───── Listed entries ─────
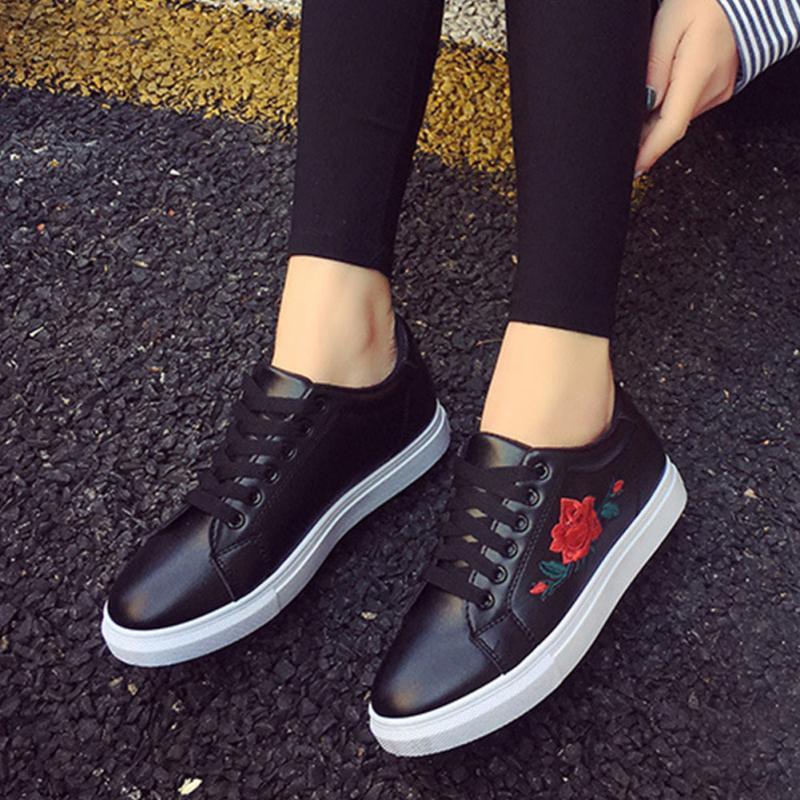HTB1x1ElSXXXXXasaFXXq6xXFXXXs - Women  Flower Creepers Flat Shoes JKP037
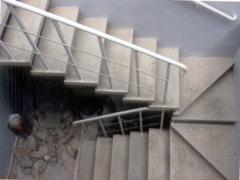 Escadas em U e J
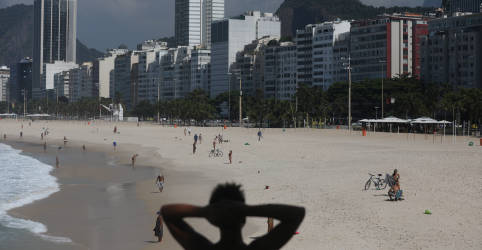 Placeholder - loading - Imagem da notícia Rio estende quarentena e flexibiliza acesso a praias e horário do comércio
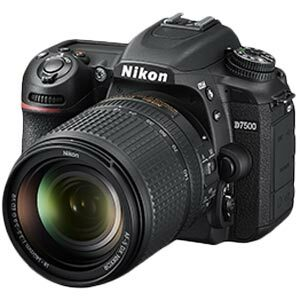 Nikon D7500 kit 18-140 mm.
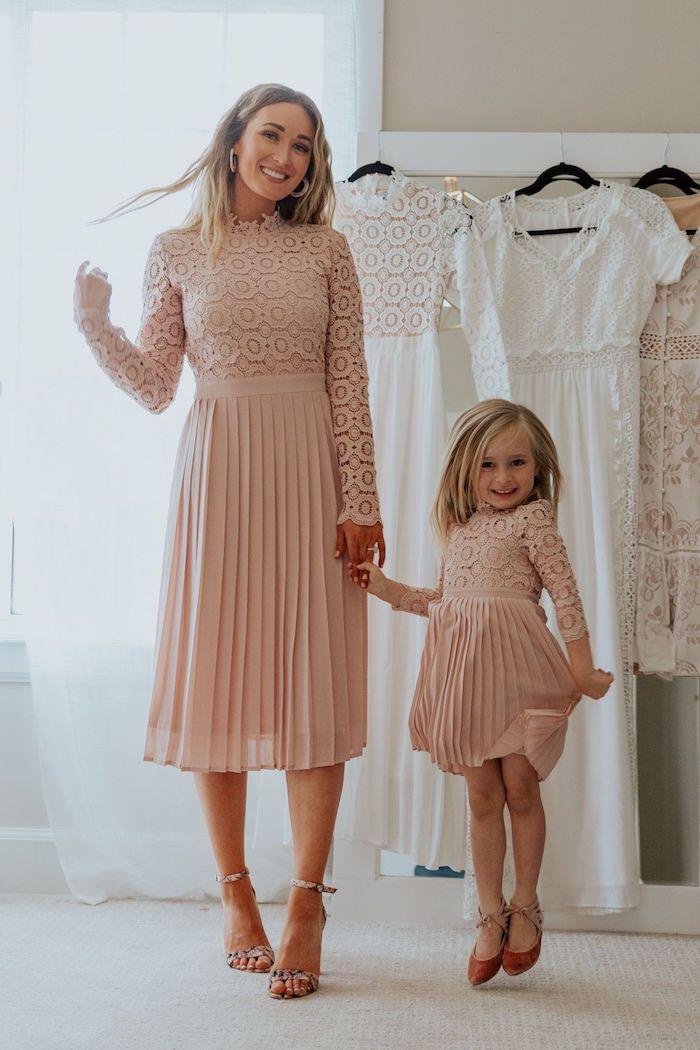 Les demoiselles d'honneur en robes rose pale, idée de tenue chic, porter une robe assortie avec de l'élégance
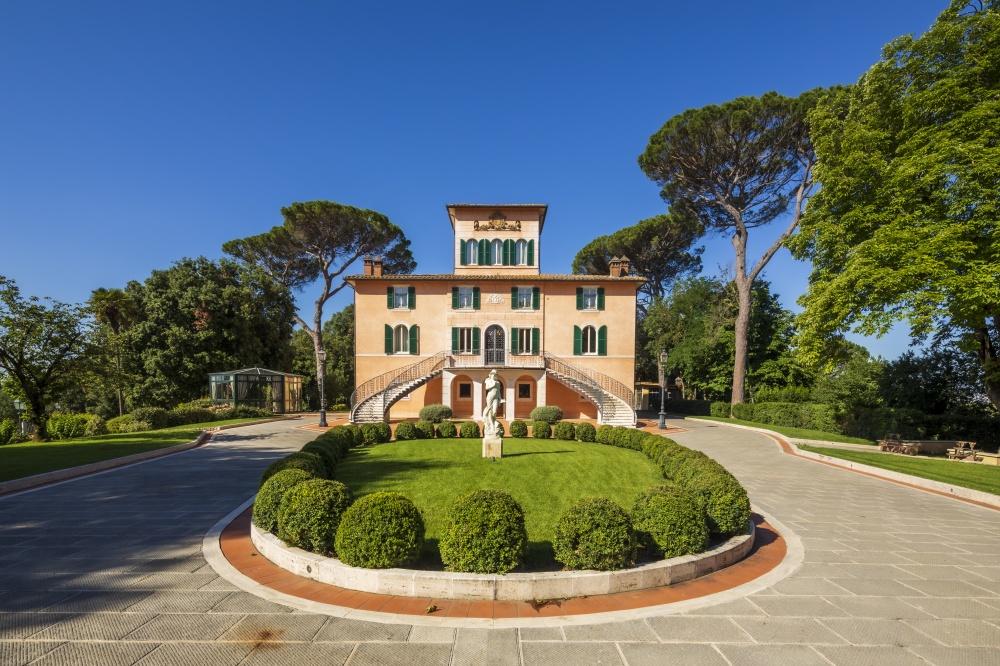 elegant entrance in a wedding villa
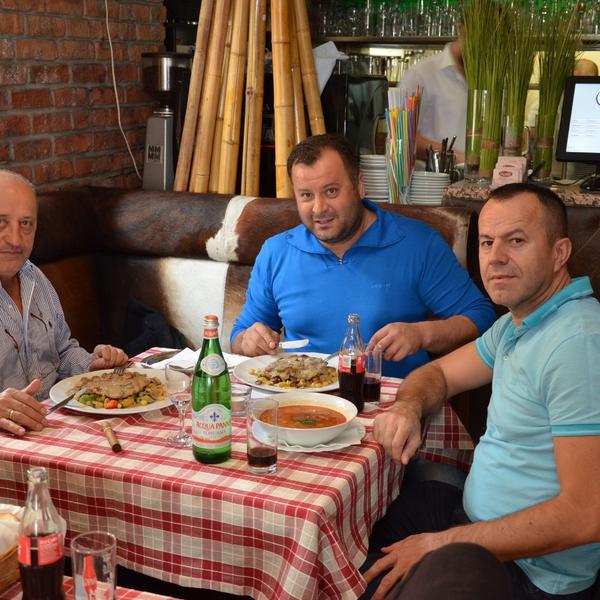 Saloon steaks and more   Gäste am Essen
─────
**Exercise aim:** Retype the data above in full, exactly as it stands, and skip any image.

**Solution:**
HTB1x1ElSXXXXXasaFXXq6xXFXXXs - Women  Flower Creepers Flat Shoes JKP037
 Escadas em U e J
 Placeholder - loading - Imagem da notícia Rio estende quarentena e flexibiliza acesso a praias e horário do comércio
 Nikon D7500 kit 18-140 mm.
 Les demoiselles d'honneur en robes rose pale, idée de tenue chic, porter une robe assortie avec de l'élégance
 elegant entrance in a wedding villa
 Saloon steaks and more   Gäste am Essen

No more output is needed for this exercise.